Jim crouches down, flowers in hand, props them up against the front door. Or where the front door would have been, had it not been covered and nailed shut with wooden boards. A warm breeze flutters the petals, the wrapping.
Then Jim removes the Schmidt’s from its brown paper bag. Twists off the cap. Drops it into the bag.
“Here’s to you, Pop.”
Takes a sip. It’s not good beer, but it’s what his father drank.
Cary watches him. Jim waits a second, as if thinking it over, then hands the bottle to Cary. But Cary shakes his head, mumbles, “No thanks.” Good kid. When he offered the bottle to his older boy, Staś, he’d pretty much downed half the fucking thing before Jim could pry it out of his fingers.
The bar closed five years ago. Sure, it was a sad little dive on its last legs, holding on to what little trade could be drummed up in this neighborhood. All the action is downtown; nobody wants to hang on the fringes.
“So this is where it happened, Dad?”
Jim nods, lips pursed. “Yeah. This is it.”
He brought Staś here the last couple of years, but this is Cary’s first time. Jim also wanted to bring Audrey, but Claire put her foot down. No way. Not a five-year-old, not in this neighborhood. Jim reminded his wife that he was a cop, carried a big-boy gun and everything. But it was no use. She told him he was lucky she let Cary go.
Shame the bar was still shuttered. Each year, on the anniversary of his father’s murder, Jim liked to go inside, sit on the same barstool in the same place (best he could figure), soak in the warmth and the dark, order a Schmidt’s. If someone was already occupying that barstool, Jim would wait until the patron left, then take his place and drink his beer in silence. He’d have just the one, then leave a very generous tip.
This tradition changed with the loss of Schmidt’s on tap back in ’89, and then the closing of the bar in ’90. Jim hoped someone would open it up again. It wasn’t the same thing, standing outside in the heat, with a bottle of not-so-great beer and a bunch of flowers. No wonder the older boy took a pass this time.
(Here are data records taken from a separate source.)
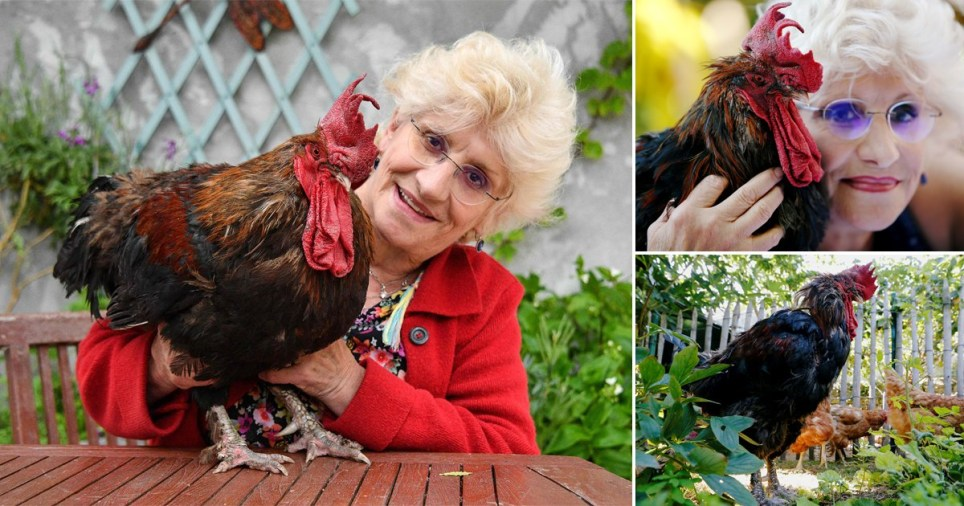 Maurice the noisy rooster dies Reuters/Getty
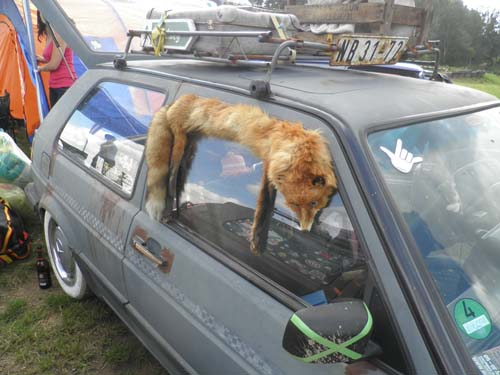 Eingeklemmter Fuchs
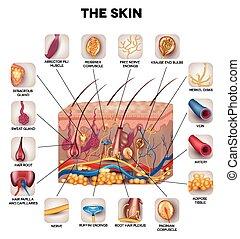 anatomia, skóra
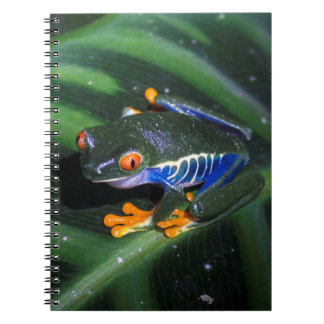 Red Eyes Frog On Leaf Spiral Notebook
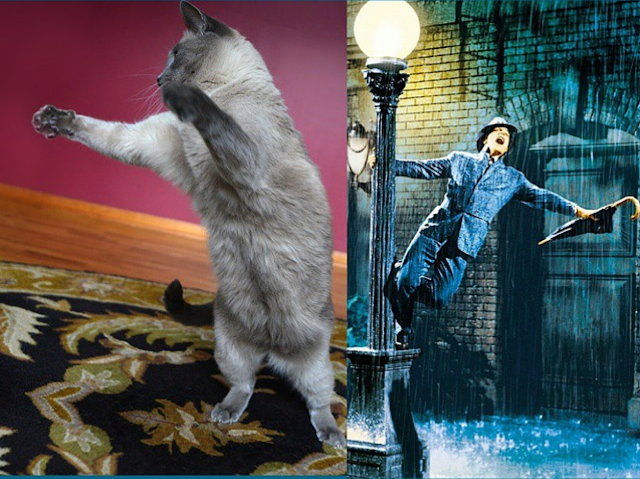 Maxwell dances with Fred Astaire #doppelgangercats #DanceMaxie #dancingcats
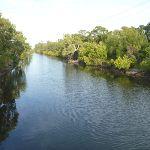 Creek at Belmont lagoon (390137)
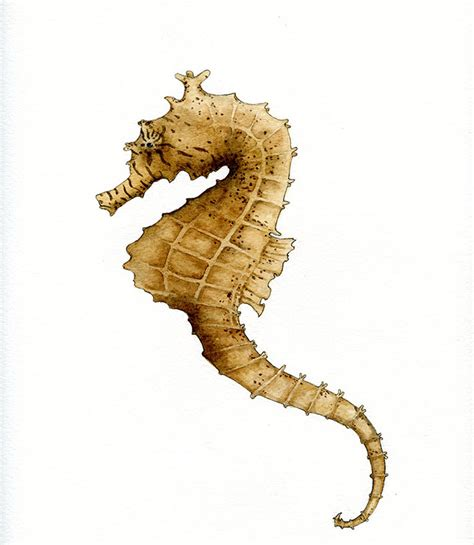 how to draw and paint a seahorse step by step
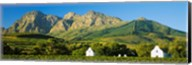 Vineyard in front of mountains, Babylons Torren Wine Estates, Paarl, Western Cape, Cape Town, South Africa Fine-Art Print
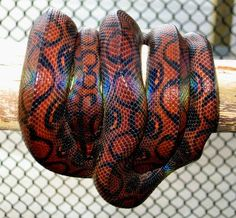 a Brazilian rainbow boa Pretty Snakes, Beautiful Snakes, Cute Reptiles, Reptiles And Amphibians, Brazilian Rainbow Boa, Python, Baltimore, Colorful Snakes, Boa Constrictor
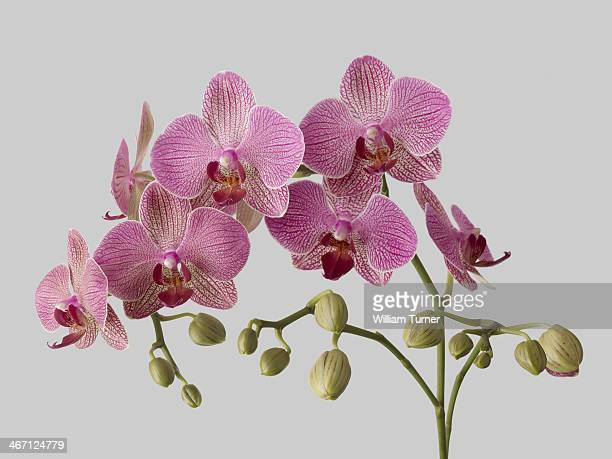 Orchid plant on grey background.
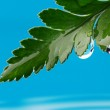 Water drops on fresh green leaf — Stock Photo #12352809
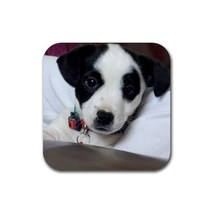Cute Sweet Jack Russell Puppy Puppies Dogs Pet Animal (Square) Rubber Co... - $1.99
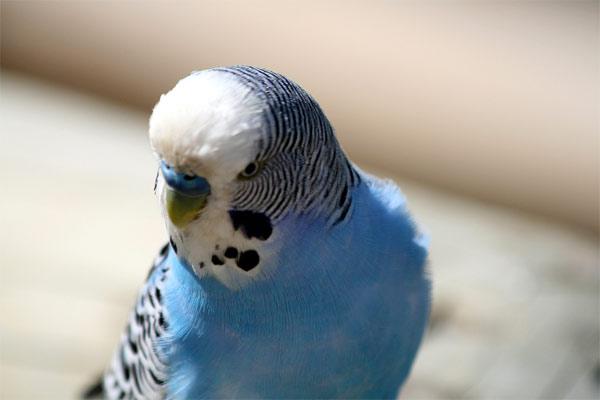 волнистый попугай кусается
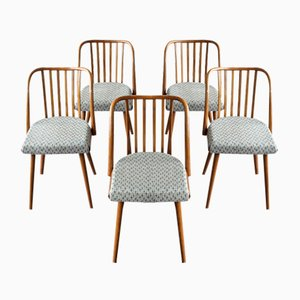 Vintage Dining Chairs from TON, 1960s, Set of 5
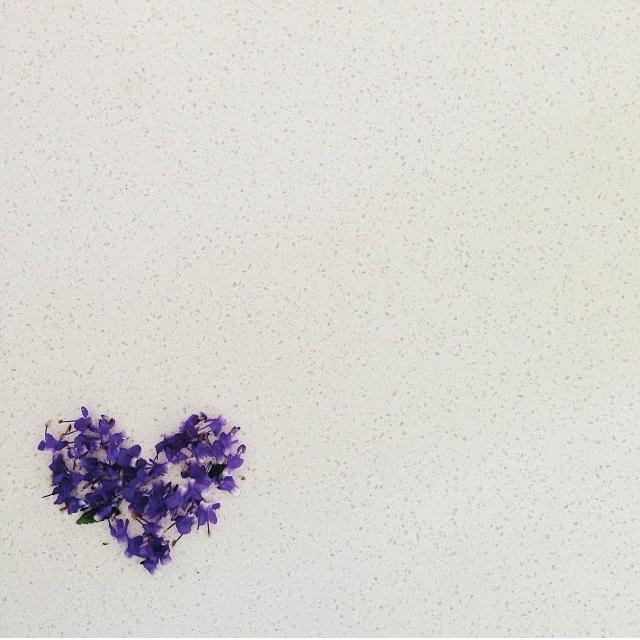 FloralDecember 005.jpg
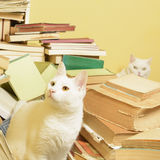 Witte katten en een bos van boeken Selectieve nadruk stock fotografie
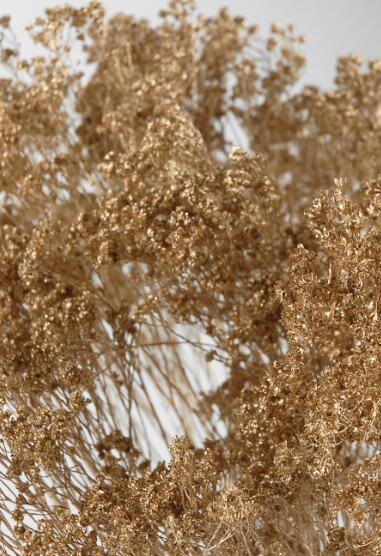 Metallic Gold Broom Bloom Branches 3oz Bunch (20 branches) 28in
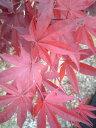 赤い葉のモミジのシンボルツリーに【野村もみじ(ノムラモミジ)】樹高1.5m前後 根巻き接ぎ木苗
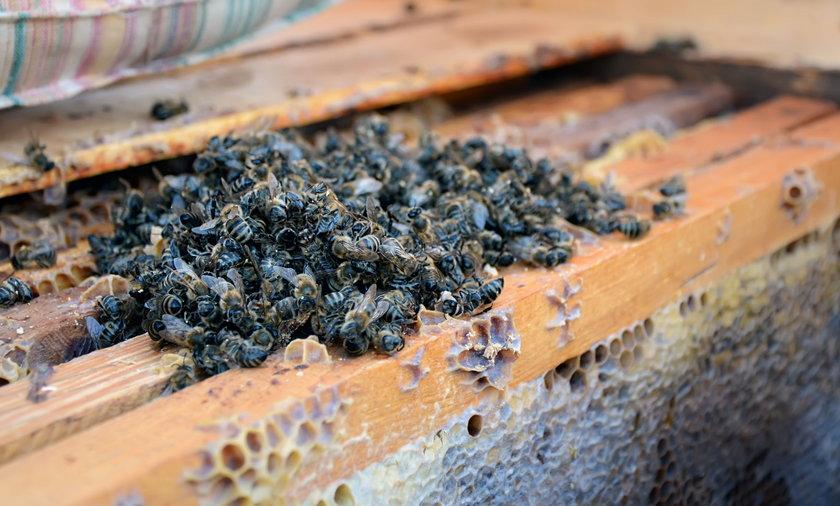 Miliony martwych pszczół w Wielkopolsce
But it is important that they remember. Important they hear the story. They might tear this corner down, but what happened here needs to be remembered.
Jim stands there, staring at the shuttered door as if he can will it to pop open. He wonders what the place looks like inside now, after five years of decay.
“What happened?” Cary asks.
Jim hesitates, but in truth he’s already made up his mind. Cary’s old enough to hear this. Hell, he was younger than Cary when it happened. He’ll be able to handle it.
“Thirty years ago today,” Jim says, “right around this time, your grandpop Stan and his partner, Officer George W. Wildey, were inside this bar when an armed man walked in and tried to rob it.”
“He tried to rob it with two cops inside?”
“It was a Friday. Maybe this robber thought the till would be full.”
Cary nods slowly. It’s clear he doesn’t know what a till is but quickly figures out it’s the same thing as the cash register. Till. Jim watches him commit the word to memory. Once he learns it, the boy never forgets anything.
“Apparently the robber held your grandfather and his partner at gunpoint, then made them take off their uniforms.”
Cary blinks. “Why’d he do that?”
“No one knows for sure, but probably so they wouldn’t run after him right away. Their uniforms were found in the trash about a dozen blocks away, along with their belts and guns. Unfired.”
“But he didn’t just run away.”
“No, he didn’t.”
Cary processes this, but clearly something bothers him about it.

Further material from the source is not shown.